### [Aim A]
According to the passage on vortex structures in the Venus wake, under which solar cycle conditions are both crossings measured closer to Venus?
### [Aim B]
Extend the passage on Venus Express measurements of vortex structures in the Venus wake, starting after its last sentence.

*** Supplied passage ***

Measurements conducted with the Venus Express (VEX) spacecraft at its entry and exit through vortex structures in the Venus wake reveal that their position varies with the solar cycle. Both crossings are consistently measured closer to Venus during minimum solar cycle conditions and are gradually encountered at larger distances downstream from the planet along the solar cycle. At the same time their width along the VEX trajectory on the plane transverse to the solar wind direction is larger during minimum solar cycle conditions and show a gradual decrease along the solar cycle. As a result the vortex structures are envisioned as features that gradually become thinner as they extend along the Venus wake and agree with the geometry of a vortex flow in fluid dynamics whose thickness decreases with the downstream distance from an obstacle. Similar conditions should also be applicable to Mars and other bodies within the solar system and also possibly to exo-planets in external stellar systems.

*** Records provided ***

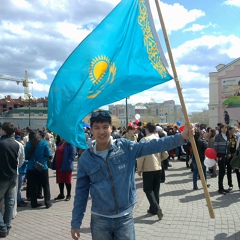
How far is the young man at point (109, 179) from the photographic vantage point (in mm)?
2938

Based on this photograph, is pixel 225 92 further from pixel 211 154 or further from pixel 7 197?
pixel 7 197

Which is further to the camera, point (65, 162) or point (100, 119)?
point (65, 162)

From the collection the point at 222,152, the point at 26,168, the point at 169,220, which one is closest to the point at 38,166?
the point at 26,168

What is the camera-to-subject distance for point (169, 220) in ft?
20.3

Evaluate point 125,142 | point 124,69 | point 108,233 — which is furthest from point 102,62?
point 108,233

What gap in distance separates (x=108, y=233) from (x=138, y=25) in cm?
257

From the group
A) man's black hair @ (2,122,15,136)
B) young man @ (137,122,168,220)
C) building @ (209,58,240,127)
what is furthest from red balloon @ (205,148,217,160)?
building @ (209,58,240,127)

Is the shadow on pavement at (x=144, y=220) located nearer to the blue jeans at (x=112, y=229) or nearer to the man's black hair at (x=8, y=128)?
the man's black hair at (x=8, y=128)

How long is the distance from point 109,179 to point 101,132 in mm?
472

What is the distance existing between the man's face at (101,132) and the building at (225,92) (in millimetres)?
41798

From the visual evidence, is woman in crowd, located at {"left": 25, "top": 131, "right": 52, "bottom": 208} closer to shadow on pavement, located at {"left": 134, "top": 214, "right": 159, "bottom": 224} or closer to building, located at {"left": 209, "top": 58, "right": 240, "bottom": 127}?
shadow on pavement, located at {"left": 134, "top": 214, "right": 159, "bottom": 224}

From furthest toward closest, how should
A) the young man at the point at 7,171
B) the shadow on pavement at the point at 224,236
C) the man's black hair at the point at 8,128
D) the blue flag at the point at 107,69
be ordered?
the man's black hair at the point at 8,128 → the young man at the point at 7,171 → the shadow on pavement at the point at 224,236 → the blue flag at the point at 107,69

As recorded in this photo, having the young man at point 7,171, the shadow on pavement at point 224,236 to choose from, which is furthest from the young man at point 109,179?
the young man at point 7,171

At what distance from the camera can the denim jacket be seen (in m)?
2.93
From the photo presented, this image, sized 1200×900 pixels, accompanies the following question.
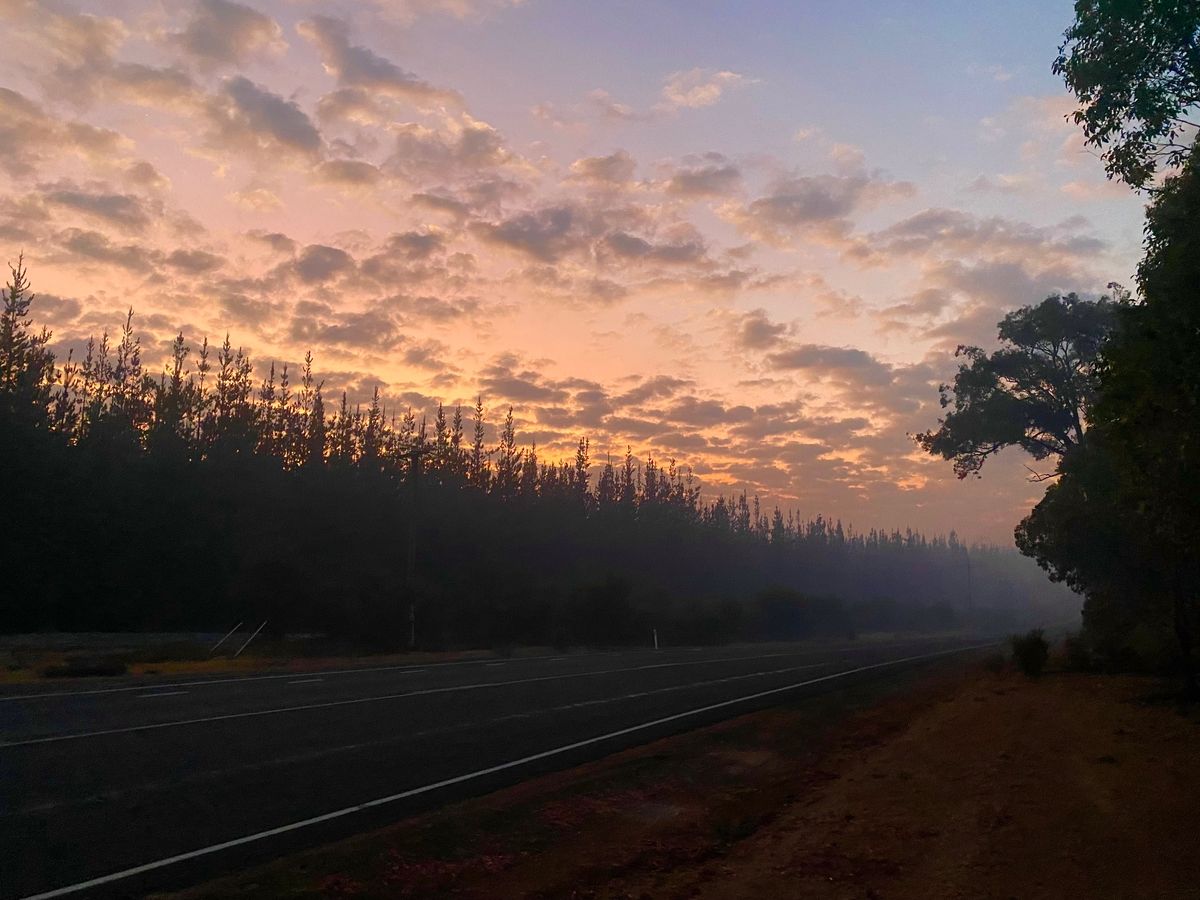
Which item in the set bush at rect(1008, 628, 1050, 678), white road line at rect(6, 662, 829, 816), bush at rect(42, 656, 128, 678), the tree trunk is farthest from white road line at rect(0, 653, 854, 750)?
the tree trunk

***
*** Records provided ***

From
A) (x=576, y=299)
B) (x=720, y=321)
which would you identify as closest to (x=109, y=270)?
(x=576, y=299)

***

### [Exercise output A]
Minimum solar cycle conditions.

### [Exercise output B]
Keywords

  • Venus Wake
  • Vortex Structures
  • Pressure Balance Conditions

1. Introduction

Measurements conducted with various spacecraft across the Venus wake: the Mariner 5, the Venera, the Pioneer Venus Orbiter (PVO), and the Venus Express (VEX) spacecraft have provided evidence of plasma features that resemble vortex structures in fluid dynamic problems. It has been noted that the anti-solar directed flow of the plasma particles in the Venus wake is rotated to even become oriented back to Venus. The early measurement of that effect was reported by Pérez-de-Tejada et al. [1, 2, 3] from the PVO plasma data and that gave place to conditions that could be assessed as resulting from a vortex structure. Further information on the observation of vortex structures in the Venus wake was reported by Lundin et al. [4, 5] from measurements conducted with the ASPERA instrument onboard VEX. In this case it was possible to identify the scale size and position of vortex structures with information on the distribution of the velocity vectors of the solar wind and planetary ions that stream within and around those features.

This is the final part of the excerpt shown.